# Document passage
UNITED STATES DISTRICT COURT DISTRICT OF MINNESOTA
Feb 27, 2019
Criminal No. 14-203(DSD/FLN) (D. Minn. Feb. 27, 2019)

Opinion

Criminal No. 14-203(DSD/FLN)

02-27-2019

United States of America, Plaintiff, v. Dontre D'Sean McHenry, Defendant.


ORDER

This matter is before the court upon the motion by pro se defendant Dontre McHenry to vacate, set aside, or correct his sentence pursuant to 28 U.S.C. § 2255. Based on a review of the file, record, and proceedings herein, and for the following reasons, the court denies the motion and denies a certificate of appealability.

BACKGROUND

The facts of this case have been set forth in the court's previous orders and will not be repeated here except as necessary. On March 12, 2014, the Minneapolis Police Department discovered an advertisement on a local website featuring photographs of a female escort who resembled a juvenile reported missing from her home. The Minneapolis Police Department called the phone number listed on the advertisement, and a female identifying herself as "Honey" answered and told Sergeant Sherral Schmidt to get a hotel room and call her back. After placing the call, Schmidt received information from T-Mobile that the phone listed on the advertisement was registered to Tony Brown and that the phone was located at a Motel 6 in Roseville, Minnnesota. Shortly thereafter, police raided the hotel and found McHenry with J.E., a 17-year old female, in room 114. McHenry was then taken into custody.

On July 22, 2014, the government filed a Superseding Indictment, charging McHenry with four counts of sex trafficking in violation of 18 U.S.C. §§ 1591 and 1594(a). On October 17, 2014, McHenry pleaded guilty to count two of the Superseding Indictment, and the government agreed to dismiss the remaining counts. On May 20, 2015, the court denied McHenry's motion to withdraw his guilty plea.

On January 26, 2016, the court sentenced McHenry to a 293-month imprisonment term, which was below his advisory guideline sentence range. On February 24, 2017, the Eighth Circuit Court of Appeals affirmed both the court's denial of McHenry's motion to withdraw his guilty plea and the court's sentence. United States v. McHenry, 849 F.3d 699 (8th Cir.), reh'g en banc denied (May 31, 2017). McHenry now moves to vacate, set aside, or correct his sentence on the grounds of ineffective assistance of counsel.

# Collected material
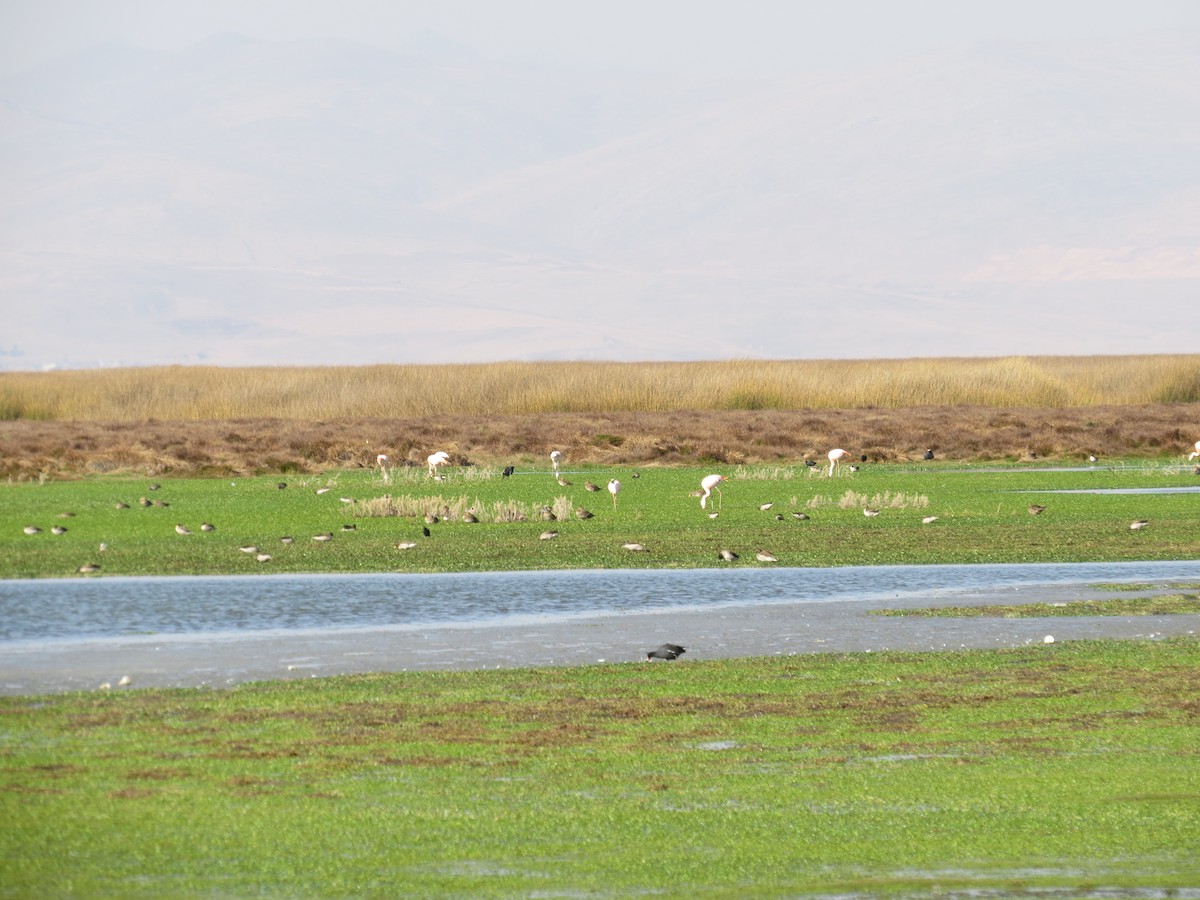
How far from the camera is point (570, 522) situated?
104 feet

# What you need to do
1 > Translate this sentence from the court order into Spanish: "On May 20, 2015, the court denied McHenry's motion to withdraw his guilty plea."
2 > Using the court order, give short answers:
(a) Which company told Schmidt where the phone from the advertisement was located?
(b) To which count of the Superseding Indictment did McHenry plead guilty?
(c) On what grounds does McHenry move to vacate, set aside, or correct his sentence?
3 > Print the court order's wording from "On July 22, 2014, the" to "assistance of counsel.".

# Per-task answers
1 > El 20 de mayo de 2015, el tribunal denegó la moción de McHenry para retirar su declaración de culpabilidad.

2 >
(a) T-Mobile
(b) Count two
(c) Ineffective assistance of counsel

3 >
On July 22, 2014, the government filed a Superseding Indictment, charging McHenry with four counts of sex trafficking in violation of 18 U.S.C. §§ 1591 and 1594(a). On October 17, 2014, McHenry pleaded guilty to count two of the Superseding Indictment, and the government agreed to dismiss the remaining counts. On May 20, 2015, the court denied McHenry's motion to withdraw his guilty plea.

On January 26, 2016, the court sentenced McHenry to a 293-month imprisonment term, which was below his advisory guideline sentence range. On February 24, 2017, the Eighth Circuit Court of Appeals affirmed both the court's denial of McHenry's motion to withdraw his guilty plea and the court's sentence. United States v. McHenry, 849 F.3d 699 (8th Cir.), reh'g en banc denied (May 31, 2017). McHenry now moves to vacate, set aside, or correct his sentence on the grounds of ineffective assistance of counsel.